Passage given:
::::
This challenge was deceptively difficult! It seemed relatively easy conceptually, but after really working on it and trying to find out the answer on my own, I had to resort to looking at others' answers who were certainly much better than my approach. Still, this isn't a contest [for me at least], this is a learning experience. My intention here is just to learn Go, and I'm learning quite a bit doing this.
So there are two algorithms at work here: Depth-First-Search, and the Floyd-Warshall Algorithm. The former finds all permutations of possible routes until the time expires, and the latter finds the shortest distance between any two points on the entire map.
First, after parsing all valves into Valve objects, I used the Floyd-Warshall Algorithm to create a matrix/2-dimensional array that can be used to determine the shortest distance between two points. So after using said algorithm, I had the variable matrix which I can use like matrix[from][to] which would return a number, and this number was the shortest possible distance between the from and to points. I used this to find the most efficient paths.
Second, I used the Depth-First-Search algorithm to find all possible paths I can take before the time runs out or if I hit a wall where I can't go anywhere else. With these two functions, I created a new Path object which contained an unordered set of the valves I visited in the path, then calculated the total pressure output of each path and threw it into an array. I then simply chose the highest pressure output from the array as the answer to Part 1.
::::
Exercises:
a) Do the following statements agree with the valve-puzzle write-up? Answer yes or no for each, quoting the words of the write-up that decide it. (i) The Floyd-Warshall Algorithm finds the shortest distance between any two points on the map. (ii) The Path object held an ordered list of the valves visited. (iii) The author solved the challenge without looking at anyone else's answers.
b) Write out the part of the valve-puzzle write-up starting at "So there are" and ending at "most efficient paths.", word for word.
c) Can you extend the valve-puzzle write-up, picking up after its last sentence?
The entries that follow have no connection to the valve-puzzle write-up.

Material provided:
::::
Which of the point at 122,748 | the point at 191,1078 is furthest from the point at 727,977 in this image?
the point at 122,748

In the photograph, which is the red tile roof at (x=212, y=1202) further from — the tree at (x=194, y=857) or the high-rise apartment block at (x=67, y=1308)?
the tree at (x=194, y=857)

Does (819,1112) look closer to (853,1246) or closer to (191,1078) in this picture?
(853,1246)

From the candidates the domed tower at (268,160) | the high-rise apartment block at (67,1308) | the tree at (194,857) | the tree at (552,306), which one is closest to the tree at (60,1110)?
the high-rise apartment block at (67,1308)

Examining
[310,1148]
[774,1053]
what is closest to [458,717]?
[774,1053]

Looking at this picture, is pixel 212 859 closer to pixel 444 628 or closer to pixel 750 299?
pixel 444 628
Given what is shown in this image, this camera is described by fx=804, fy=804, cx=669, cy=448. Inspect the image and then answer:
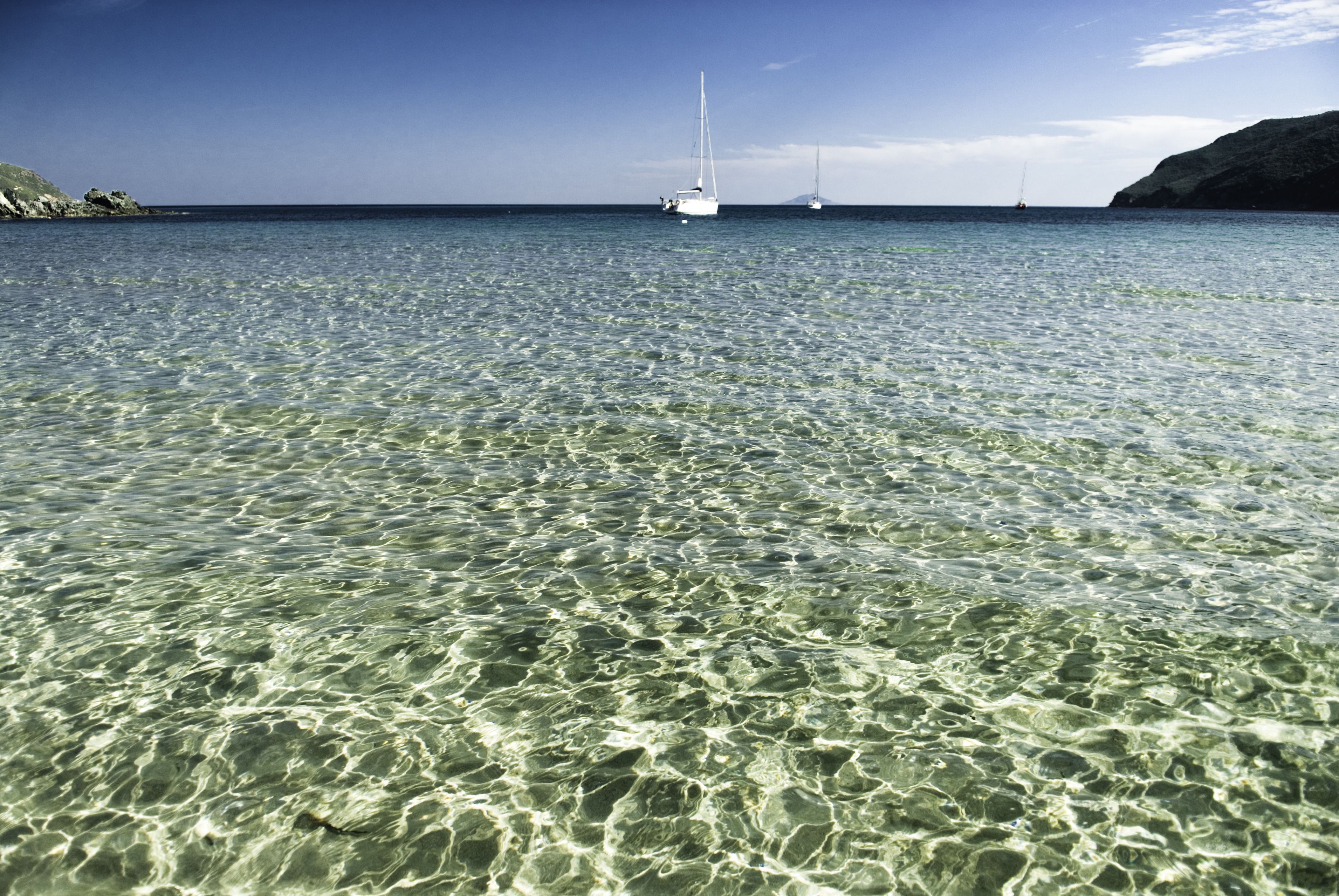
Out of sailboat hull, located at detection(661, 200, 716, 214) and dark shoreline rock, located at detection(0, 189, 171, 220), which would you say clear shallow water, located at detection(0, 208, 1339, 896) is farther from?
dark shoreline rock, located at detection(0, 189, 171, 220)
::::
Solved problems:
a)
(i) Yes: "the latter finds the shortest distance between any two points on the entire map"
(ii) No: "a new Path object which contained an unordered set of the valves I visited in the path"
(iii) No: "I had to resort to looking at others' answers who were certainly much better than my approach"

b)
So there are two algorithms at work here: Depth-First-Search, and the Floyd-Warshall Algorithm. The former finds all permutations of possible routes until the time expires, and the latter finds the shortest distance between any two points on the entire map.
First, after parsing all valves into Valve objects, I used the Floyd-Warshall Algorithm to create a matrix/2-dimensional array that can be used to determine the shortest distance between two points. So after using said algorithm, I had the variable matrix which I can use like matrix[from][to] which would return a number, and this number was the shortest possible distance between the from and to points. I used this to find the most efficient paths.

c)
To make this faster, the only valves I cared about were the ones that had a positive value! Zero-value pressure valves (or as the challenge explained it, broken or stuck) were pointless to visit, so the only valves I cared about were >0. This meant that even though every vertex in the map was a valve, I could still walk through the valve room without doing anything and it would only take 1 minute to move from one valve to another. With a combination of DFS and Floyd Warshall, I could determine that it would take N steps to get from Valve X to Valve Y, and I could thus use those values to calculate the time it would take to travel to two different points.
Now that I had a capable way of finding out the highest possible output, it stands to reason that the most efficient way of calculating the highest possible pressure with a partner to open valves along with me is to have that partner only open valves that I never open. That seems relatively obvious since there's no point in re-opening a valve that's currently open. My first thought was to create some ridiculous step-by-step algorithm to run two processes concurrently and avoid places that have already been, but that was severely over-complicating the issue. I'm only supposed to find the most efficient routes and return the highest possible pressure I can release.
So...why not just get the same list of all possible permutations and choose the two highest? That is...as long as those two possible permutations never overlap at all. So that means the first thing I need to find are path-pairs that have absolutely nothing in common with each other, meaning neither me nor the elephant ever cross paths, but in-so-doing we also release the most possible pressure.
So I simply took the list of all possible path permutations and looped through each possible path comparing its visited valves with each path and returning only the paths that were unique to each other. Once I had all the unique pairs, I simply added the two total pressure values and chose the pair with the highest combined total. This took nearly 2 minutes to complete, but eventually it returned the proper value. Whew!
I got a bit stronger in my knowledge of handling multi-dimensional arrays, as well as better utilized the unordered sets I learned from Day 15. In addition to that, I discovered how to make multi-dimensional maps, which is a weird one if I'm being honest. But it allowed me to create the matrix object which allowed me to map something like matrix["AZ"]["BD"] which pointed to the lowest possible distance between the two points AZ and BD.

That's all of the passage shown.